(Excerpted text Opens)

In the late 1920s, Schuitema became interested in film. Among his first film studies are De Graf Zeppelin in Nederland (1932), and Betogingen (1932). In 1934 he made The Market Halls of Paris, a film in the spirit of the city symphonies, just like his main project, De Maasbruggen, shot in Rotterdam. While Schuitema had started to work on this film in 1932, it was finished in 1937, and only released in 1946, as Les Ponts de la Meuse at the Cannes Film Festival. After World War II, he would make several other films.

During the final years of World War II, Schuitema, along with Jan Bouman, Lou Lichtveld and Eduard Verschueren, began planning for the post-war art community in the Netherlands. In 1944, the four publish a "Report on Stimulation, Development and Organization of the Film Industry in the Netherlands" (Rapport inzake de stimuleering, ontwikkeling en ordening van het Filmwezen in Nederland).

(Excerpted text Closes)
(Excerpted records Opens)

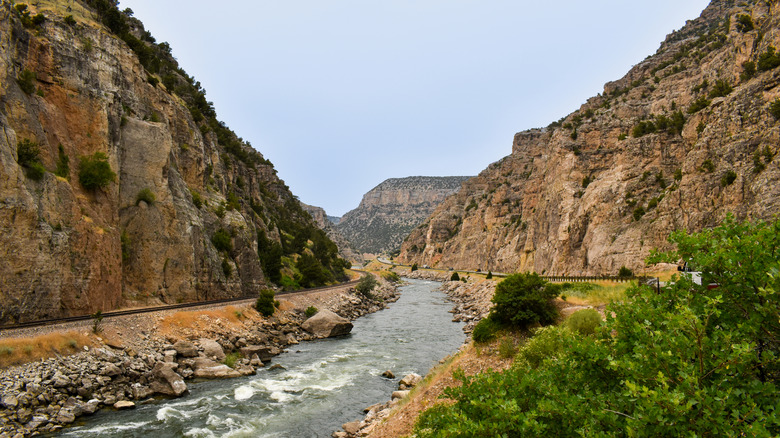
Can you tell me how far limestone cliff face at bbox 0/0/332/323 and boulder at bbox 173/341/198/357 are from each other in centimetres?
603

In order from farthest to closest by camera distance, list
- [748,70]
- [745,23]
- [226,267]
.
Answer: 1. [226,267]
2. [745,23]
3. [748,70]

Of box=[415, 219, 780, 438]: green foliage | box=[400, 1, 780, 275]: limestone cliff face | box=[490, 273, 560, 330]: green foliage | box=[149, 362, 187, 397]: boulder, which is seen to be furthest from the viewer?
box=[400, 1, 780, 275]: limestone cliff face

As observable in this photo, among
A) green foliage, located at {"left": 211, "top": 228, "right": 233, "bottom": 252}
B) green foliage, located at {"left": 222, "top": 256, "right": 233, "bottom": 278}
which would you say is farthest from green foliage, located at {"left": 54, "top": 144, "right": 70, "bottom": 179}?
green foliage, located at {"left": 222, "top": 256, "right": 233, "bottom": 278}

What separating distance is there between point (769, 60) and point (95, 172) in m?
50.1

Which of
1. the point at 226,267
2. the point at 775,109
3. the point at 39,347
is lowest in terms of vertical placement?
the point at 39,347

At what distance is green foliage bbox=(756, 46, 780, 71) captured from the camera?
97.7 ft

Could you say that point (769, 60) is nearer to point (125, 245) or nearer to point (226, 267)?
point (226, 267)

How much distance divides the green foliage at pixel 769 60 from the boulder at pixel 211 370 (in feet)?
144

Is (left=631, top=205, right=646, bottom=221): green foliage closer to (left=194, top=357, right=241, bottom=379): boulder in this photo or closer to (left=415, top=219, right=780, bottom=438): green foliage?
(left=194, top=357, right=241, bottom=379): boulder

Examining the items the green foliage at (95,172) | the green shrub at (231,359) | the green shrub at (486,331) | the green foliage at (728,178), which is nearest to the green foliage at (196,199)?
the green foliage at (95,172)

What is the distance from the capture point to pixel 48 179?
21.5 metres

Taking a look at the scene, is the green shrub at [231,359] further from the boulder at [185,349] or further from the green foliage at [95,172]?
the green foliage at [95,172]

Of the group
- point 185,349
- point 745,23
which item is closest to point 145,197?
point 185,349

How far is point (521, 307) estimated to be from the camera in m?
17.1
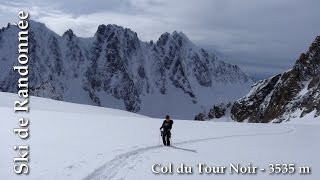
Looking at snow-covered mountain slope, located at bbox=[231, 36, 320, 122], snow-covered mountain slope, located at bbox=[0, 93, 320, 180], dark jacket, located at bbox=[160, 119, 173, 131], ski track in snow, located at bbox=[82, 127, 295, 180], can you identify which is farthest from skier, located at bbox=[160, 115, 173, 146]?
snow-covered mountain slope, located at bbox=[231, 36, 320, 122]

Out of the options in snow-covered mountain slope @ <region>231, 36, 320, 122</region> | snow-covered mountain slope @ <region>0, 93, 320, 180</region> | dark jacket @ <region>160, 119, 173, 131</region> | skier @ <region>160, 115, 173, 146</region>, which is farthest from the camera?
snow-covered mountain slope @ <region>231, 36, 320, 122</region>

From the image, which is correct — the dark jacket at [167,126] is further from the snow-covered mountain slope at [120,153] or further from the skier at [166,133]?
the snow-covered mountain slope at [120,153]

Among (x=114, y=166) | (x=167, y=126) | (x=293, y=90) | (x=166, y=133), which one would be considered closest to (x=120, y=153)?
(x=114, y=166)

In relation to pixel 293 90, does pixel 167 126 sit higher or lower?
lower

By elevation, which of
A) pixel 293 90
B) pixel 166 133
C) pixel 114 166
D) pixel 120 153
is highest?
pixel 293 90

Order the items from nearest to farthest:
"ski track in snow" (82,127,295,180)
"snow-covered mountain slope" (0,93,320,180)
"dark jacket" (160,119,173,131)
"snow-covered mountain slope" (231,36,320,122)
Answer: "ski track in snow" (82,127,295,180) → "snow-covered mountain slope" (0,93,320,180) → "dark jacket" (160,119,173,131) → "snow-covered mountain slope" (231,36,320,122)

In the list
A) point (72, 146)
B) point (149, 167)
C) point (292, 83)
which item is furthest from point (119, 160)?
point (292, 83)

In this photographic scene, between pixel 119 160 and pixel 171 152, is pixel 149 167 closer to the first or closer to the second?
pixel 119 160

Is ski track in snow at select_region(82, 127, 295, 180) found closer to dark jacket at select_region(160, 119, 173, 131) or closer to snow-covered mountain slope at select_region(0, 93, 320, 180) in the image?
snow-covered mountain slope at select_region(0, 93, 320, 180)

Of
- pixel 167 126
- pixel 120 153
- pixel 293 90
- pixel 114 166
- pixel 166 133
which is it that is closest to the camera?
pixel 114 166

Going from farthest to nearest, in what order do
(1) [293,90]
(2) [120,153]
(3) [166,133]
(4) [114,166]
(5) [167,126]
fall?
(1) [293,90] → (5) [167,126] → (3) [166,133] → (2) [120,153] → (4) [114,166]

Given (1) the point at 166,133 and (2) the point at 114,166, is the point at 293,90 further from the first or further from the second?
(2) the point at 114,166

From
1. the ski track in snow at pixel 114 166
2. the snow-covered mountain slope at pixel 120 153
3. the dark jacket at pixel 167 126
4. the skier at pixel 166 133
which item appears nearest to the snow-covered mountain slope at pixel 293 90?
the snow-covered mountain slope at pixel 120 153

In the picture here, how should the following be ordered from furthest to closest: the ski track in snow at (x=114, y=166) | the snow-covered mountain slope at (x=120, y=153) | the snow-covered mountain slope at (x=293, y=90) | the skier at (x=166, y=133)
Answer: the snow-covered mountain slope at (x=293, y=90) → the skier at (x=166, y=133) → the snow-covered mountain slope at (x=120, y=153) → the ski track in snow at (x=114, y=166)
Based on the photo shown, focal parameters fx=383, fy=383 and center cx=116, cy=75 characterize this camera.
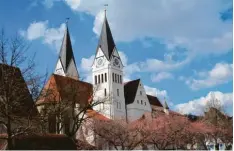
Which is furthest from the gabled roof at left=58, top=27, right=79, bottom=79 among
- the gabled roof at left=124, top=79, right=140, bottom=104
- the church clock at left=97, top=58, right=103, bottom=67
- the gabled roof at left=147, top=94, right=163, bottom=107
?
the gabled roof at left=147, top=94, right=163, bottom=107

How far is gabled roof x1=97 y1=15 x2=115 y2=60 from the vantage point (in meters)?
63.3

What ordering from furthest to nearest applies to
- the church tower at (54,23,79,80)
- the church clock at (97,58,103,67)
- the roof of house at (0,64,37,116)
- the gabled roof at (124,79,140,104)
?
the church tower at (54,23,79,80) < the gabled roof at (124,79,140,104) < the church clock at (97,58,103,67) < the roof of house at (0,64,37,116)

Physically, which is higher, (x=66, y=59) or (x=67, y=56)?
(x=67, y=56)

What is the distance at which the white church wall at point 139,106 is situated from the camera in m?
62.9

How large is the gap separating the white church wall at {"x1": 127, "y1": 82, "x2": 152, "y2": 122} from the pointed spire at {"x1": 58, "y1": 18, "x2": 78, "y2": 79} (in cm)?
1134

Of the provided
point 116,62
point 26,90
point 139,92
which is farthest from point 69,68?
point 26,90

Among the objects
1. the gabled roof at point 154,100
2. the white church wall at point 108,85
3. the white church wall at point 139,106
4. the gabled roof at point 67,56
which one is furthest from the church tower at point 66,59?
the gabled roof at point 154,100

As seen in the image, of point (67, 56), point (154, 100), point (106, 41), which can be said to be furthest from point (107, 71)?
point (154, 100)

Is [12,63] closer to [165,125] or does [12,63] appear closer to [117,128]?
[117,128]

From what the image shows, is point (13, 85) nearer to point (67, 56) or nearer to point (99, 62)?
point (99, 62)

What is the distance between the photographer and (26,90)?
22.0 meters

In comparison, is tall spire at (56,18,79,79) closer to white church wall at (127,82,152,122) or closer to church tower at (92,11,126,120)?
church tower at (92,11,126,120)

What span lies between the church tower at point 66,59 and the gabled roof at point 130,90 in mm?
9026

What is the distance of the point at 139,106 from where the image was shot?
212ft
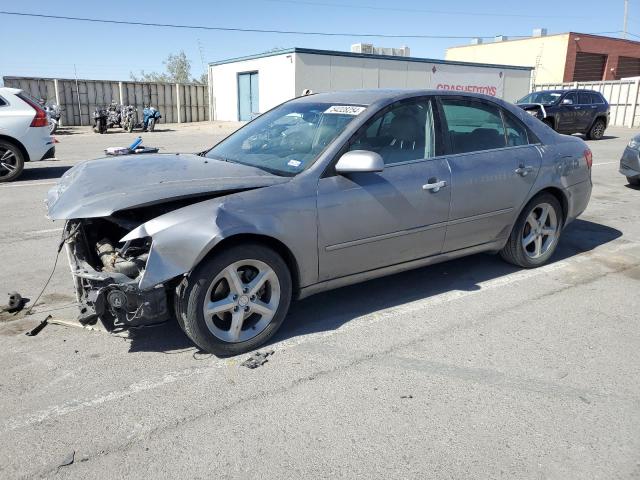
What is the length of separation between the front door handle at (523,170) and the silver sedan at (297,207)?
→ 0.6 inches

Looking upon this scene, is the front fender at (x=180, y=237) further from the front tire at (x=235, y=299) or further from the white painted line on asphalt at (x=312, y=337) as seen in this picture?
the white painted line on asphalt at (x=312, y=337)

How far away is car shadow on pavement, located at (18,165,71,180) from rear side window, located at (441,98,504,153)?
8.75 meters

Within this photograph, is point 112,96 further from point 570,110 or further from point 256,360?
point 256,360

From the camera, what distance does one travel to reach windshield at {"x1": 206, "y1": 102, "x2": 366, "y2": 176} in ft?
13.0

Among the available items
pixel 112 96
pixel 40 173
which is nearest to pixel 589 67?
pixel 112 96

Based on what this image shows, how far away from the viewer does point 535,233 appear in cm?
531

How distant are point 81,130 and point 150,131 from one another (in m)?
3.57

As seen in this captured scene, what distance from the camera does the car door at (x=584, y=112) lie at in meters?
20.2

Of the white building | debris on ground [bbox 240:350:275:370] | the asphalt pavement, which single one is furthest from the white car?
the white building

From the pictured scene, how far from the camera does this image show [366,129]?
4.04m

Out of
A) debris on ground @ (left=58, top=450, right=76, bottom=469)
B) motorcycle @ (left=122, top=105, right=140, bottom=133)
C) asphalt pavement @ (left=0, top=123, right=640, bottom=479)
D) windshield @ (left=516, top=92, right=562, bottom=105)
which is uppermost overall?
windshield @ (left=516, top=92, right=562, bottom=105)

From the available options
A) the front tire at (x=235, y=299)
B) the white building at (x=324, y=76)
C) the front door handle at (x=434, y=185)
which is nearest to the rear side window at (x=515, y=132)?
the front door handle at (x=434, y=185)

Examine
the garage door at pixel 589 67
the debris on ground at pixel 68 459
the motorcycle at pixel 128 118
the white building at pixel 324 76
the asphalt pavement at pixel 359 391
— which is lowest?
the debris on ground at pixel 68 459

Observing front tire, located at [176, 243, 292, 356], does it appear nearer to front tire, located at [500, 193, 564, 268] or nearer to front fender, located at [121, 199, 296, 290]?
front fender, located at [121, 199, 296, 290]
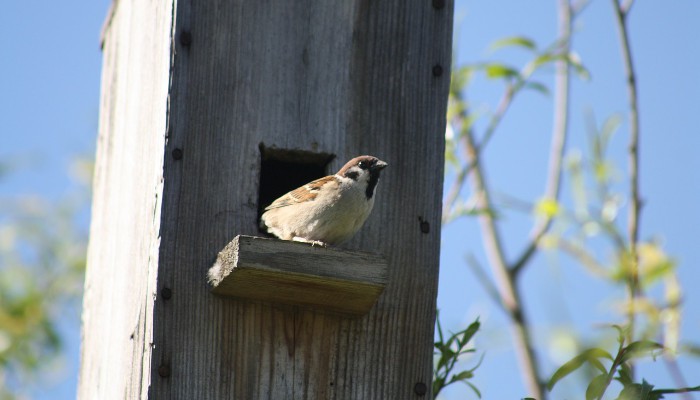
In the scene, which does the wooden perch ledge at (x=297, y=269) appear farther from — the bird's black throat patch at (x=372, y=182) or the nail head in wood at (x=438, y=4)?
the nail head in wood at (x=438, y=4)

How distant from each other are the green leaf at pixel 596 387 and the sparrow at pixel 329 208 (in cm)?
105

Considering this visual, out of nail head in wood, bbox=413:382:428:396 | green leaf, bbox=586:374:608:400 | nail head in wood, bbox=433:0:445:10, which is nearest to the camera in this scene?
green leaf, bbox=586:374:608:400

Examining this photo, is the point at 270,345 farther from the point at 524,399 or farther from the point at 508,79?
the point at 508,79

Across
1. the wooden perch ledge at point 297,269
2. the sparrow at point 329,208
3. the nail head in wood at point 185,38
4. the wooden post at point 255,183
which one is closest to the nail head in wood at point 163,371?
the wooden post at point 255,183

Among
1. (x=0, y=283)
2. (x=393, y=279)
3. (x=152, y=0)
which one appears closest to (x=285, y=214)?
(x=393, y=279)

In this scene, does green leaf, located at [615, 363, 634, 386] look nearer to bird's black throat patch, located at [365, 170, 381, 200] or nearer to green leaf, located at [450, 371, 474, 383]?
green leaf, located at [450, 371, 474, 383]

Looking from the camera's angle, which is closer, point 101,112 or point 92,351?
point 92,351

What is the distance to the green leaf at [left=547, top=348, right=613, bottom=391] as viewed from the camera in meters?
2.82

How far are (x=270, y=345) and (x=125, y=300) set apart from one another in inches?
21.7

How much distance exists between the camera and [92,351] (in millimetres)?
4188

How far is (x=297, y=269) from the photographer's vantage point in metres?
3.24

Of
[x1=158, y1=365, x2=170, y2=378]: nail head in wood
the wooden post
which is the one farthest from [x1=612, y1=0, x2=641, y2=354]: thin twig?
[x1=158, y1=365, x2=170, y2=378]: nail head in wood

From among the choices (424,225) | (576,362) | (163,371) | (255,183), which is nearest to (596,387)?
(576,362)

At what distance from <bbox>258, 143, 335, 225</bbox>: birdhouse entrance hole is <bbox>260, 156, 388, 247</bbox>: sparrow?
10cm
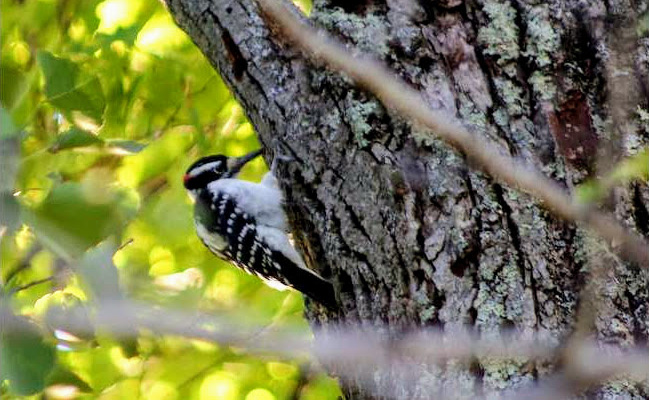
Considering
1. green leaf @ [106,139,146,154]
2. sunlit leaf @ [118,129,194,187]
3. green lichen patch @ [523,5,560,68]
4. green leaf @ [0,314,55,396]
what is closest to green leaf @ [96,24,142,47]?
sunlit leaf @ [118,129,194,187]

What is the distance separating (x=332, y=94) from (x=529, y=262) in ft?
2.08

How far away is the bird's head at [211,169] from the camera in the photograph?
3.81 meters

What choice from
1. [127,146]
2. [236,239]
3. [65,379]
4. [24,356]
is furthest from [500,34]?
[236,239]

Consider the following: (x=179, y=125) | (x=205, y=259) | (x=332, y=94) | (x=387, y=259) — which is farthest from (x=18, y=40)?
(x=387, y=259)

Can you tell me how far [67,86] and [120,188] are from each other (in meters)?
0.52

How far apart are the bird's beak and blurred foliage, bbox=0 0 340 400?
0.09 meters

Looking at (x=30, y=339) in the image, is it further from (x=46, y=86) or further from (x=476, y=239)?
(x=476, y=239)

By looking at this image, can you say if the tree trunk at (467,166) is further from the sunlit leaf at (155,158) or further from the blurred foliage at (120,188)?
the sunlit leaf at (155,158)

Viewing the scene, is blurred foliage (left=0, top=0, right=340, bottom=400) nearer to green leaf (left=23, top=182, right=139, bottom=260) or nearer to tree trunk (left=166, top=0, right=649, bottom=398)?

(Excerpted records Closes)

Prompt 1:
Using the excerpt on Schuitema, decide whether each statement agrees with it: (a) Schuitema finished De Maasbruggen in 1937; (b) the report on the Dutch film industry appeared in 1946; (c) Betogingen dates from 1934. For each, answer yes or no and quote the deciding words.
Prompt 2:
Write out the excerpt on Schuitema word for word, from "During the final" up to and including "Filmwezen in Nederland).".

Worked solution 1:
(a) Yes: "it was finished in 1937"
(b) No: "In 1944, the four publish a"
(c) No: "Betogingen (1932)"

Worked solution 2:
During the final years of World War II, Schuitema, along with Jan Bouman, Lou Lichtveld and Eduard Verschueren, began planning for the post-war art community in the Netherlands. In 1944, the four publish a "Report on Stimulation, Development and Organization of the Film Industry in the Netherlands" (Rapport inzake de stimuleering, ontwikkeling en ordening van het Filmwezen in Nederland).